*SUPPLIED TEXT*
■ ■ ■ ■ ■

# Bead fishing in Michigan - Flossing?



## BMARKS (Nov 6, 2017)

There used to be a guy on here, thousandcasts i think it was, that sternly argued any fish that was caught while chuck and duck or drift fishing was flossed. the only way to ethically catch them was with a bobber. i alwasy got a laugh out of it, like ok guy.


----------



## Fishndude (Feb 22, 2003)

Flossing is flossing. You can do it with spawnbags, flies, beads, bare hooks, etc. But you can fish all of those things without flossing as well. I bottom bounce most of the time for Steelhead, and I almost never foul hook fish. And, when I do, it is because the fish swiped at my spawnbag, and got hooked on the outside of the mouth, somewhere. But it has been years since that happened.


----------



## MT2MI (Jun 4, 2016)

Whether intentional or not, seems pretty logical that a horizontal presentation would be far more likely to "line"/"floss" fish than a vertical presentation....


----------



## riverbob (Jan 11, 2011)

MT2MI said:


> Whether intentional or not, seems pretty logical that a horizontal presentation would be far more likely to "line"/"floss" fish than a vertical presentation....


 so if ya don't fish with a bobber/vertical, your flossing/snagging, that's nuts, put a little more time in fishing, instead of talking about thing u really don;t know about..


----------



## riverbob (Jan 11, 2011)

MT2MI said:


> Whether intentional or not, seems pretty logical that a horizontal presentation would be far more likely to "line"/"floss" fish than a vertical presentation....





riverbob said:


> so if ya don't fish with a bobber/vertical, your flossing/snagging, that's nuts, put a little more time in fishing, instead of talking about thing u really don;t know about..


 on a side note, i've belly hooked alot of fish , pulling up n down


----------



## AdamBradley (Mar 13, 2008)

If you know you’re flossing, you’re flossing. A guy with a 10’ leader dragging reds with #14 hooks or black yarn knows what his intention is.

That said, I’ve caught plenty of fish bouncing spawn/waxies, but usually keep it to 3’ or so for legit bites. Hook placement in the mouth, versus side/corner of mouth opposite of current flow always tells the story. The feeling of the bite, or lack of, also tells the story pretty often.

■ ■ ■ ■ ■

*WRITTEN EXERCISE 1*
Convert everything in the records from the line containing "Looking at this" down to the line containing "7255 millimetres" into a Markdown table with the columns Row and Line, skipping blank lines.
These records are unrelated to the forum thread.

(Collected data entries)
■ ■ ■ ■ ■

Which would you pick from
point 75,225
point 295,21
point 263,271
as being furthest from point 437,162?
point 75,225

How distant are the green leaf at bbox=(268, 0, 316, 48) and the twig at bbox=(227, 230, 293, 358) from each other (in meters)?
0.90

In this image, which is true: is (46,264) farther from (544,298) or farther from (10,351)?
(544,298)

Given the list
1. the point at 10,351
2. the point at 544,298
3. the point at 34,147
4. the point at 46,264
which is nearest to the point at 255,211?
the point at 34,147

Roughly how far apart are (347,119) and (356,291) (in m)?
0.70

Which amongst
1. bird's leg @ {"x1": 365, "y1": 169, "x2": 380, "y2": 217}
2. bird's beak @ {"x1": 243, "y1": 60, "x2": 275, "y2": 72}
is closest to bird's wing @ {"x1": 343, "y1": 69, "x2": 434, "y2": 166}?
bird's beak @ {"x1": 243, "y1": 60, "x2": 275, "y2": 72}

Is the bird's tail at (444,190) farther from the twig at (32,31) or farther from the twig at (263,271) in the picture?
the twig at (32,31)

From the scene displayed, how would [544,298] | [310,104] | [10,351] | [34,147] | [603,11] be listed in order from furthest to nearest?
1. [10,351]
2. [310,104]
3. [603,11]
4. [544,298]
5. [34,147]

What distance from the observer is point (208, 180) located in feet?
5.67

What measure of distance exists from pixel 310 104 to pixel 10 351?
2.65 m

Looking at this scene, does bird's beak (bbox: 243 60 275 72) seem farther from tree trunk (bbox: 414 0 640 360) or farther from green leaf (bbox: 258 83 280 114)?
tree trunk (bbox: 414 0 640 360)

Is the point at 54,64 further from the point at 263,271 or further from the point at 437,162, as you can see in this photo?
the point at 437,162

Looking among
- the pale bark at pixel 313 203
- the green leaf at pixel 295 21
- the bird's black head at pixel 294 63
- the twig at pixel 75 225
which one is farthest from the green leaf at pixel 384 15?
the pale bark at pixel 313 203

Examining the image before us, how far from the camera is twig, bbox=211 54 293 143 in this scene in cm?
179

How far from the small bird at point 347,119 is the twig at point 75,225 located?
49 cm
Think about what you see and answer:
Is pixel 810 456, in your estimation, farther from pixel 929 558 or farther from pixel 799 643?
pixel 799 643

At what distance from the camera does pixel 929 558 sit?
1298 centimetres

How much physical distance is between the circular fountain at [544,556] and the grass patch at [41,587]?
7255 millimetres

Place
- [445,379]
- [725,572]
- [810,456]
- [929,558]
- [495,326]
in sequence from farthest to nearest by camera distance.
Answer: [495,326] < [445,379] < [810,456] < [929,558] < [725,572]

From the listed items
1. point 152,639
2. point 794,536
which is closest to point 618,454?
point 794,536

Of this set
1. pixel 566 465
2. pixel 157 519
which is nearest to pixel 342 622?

■ ■ ■ ■ ■

*WRITTEN EXERCISE 2*
Transcribe everything in the forum thread on bead fishing from "There used to" down to "since that happened.".

*TASK ANSWER 1*
| Row | Line |
|---|---|
| 1 | Looking at this scene, does bird's beak (bbox: 243 60 275 72) seem farther from tree trunk (bbox: 414 0 640 360) or farther from green leaf (bbox: 258 83 280 114)? |
| 2 | tree trunk (bbox: 414 0 640 360) |
| 3 | Is the point at 54,64 further from the point at 263,271 or further from the point at 437,162, as you can see in this photo? |
| 4 | the point at 437,162 |
| 5 | Looking among |
| 6 | - the pale bark at pixel 313 203 |
| 7 | - the green leaf at pixel 295 21 |
| 8 | - the bird's black head at pixel 294 63 |
| 9 | - the twig at pixel 75 225 |
| 10 | which one is farthest from the green leaf at pixel 384 15? |
| 11 | the pale bark at pixel 313 203 |
| 12 | Examining the image before us, how far from the camera is twig, bbox=211 54 293 143 in this scene in cm? |
| 13 | 179 |
| 14 | How far from the small bird at point 347,119 is the twig at point 75,225 located? |
| 15 | 49 cm |
| 16 | Think about what you see and answer: |
| 17 | Is pixel 810 456, in your estimation, farther from pixel 929 558 or farther from pixel 799 643? |
| 18 | pixel 799 643 |
| 19 | At what distance from the camera does pixel 929 558 sit? |
| 20 | 1298 centimetres |
| 21 | How much physical distance is between the circular fountain at [544,556] and the grass patch at [41,587]? |
| 22 | 7255 millimetres |

*TASK ANSWER 2*
There used to be a guy on here, thousandcasts i think it was, that sternly argued any fish that was caught while chuck and duck or drift fishing was flossed. the only way to ethically catch them was with a bobber. i alwasy got a laugh out of it, like ok guy.


----------



## Fishndude (Feb 22, 2003)

Flossing is flossing. You can do it with spawnbags, flies, beads, bare hooks, etc. But you can fish all of those things without flossing as well. I bottom bounce most of the time for Steelhead, and I almost never foul hook fish. And, when I do, it is because the fish swiped at my spawnbag, and got hooked on the outside of the mouth, somewhere. But it has been years since that happened.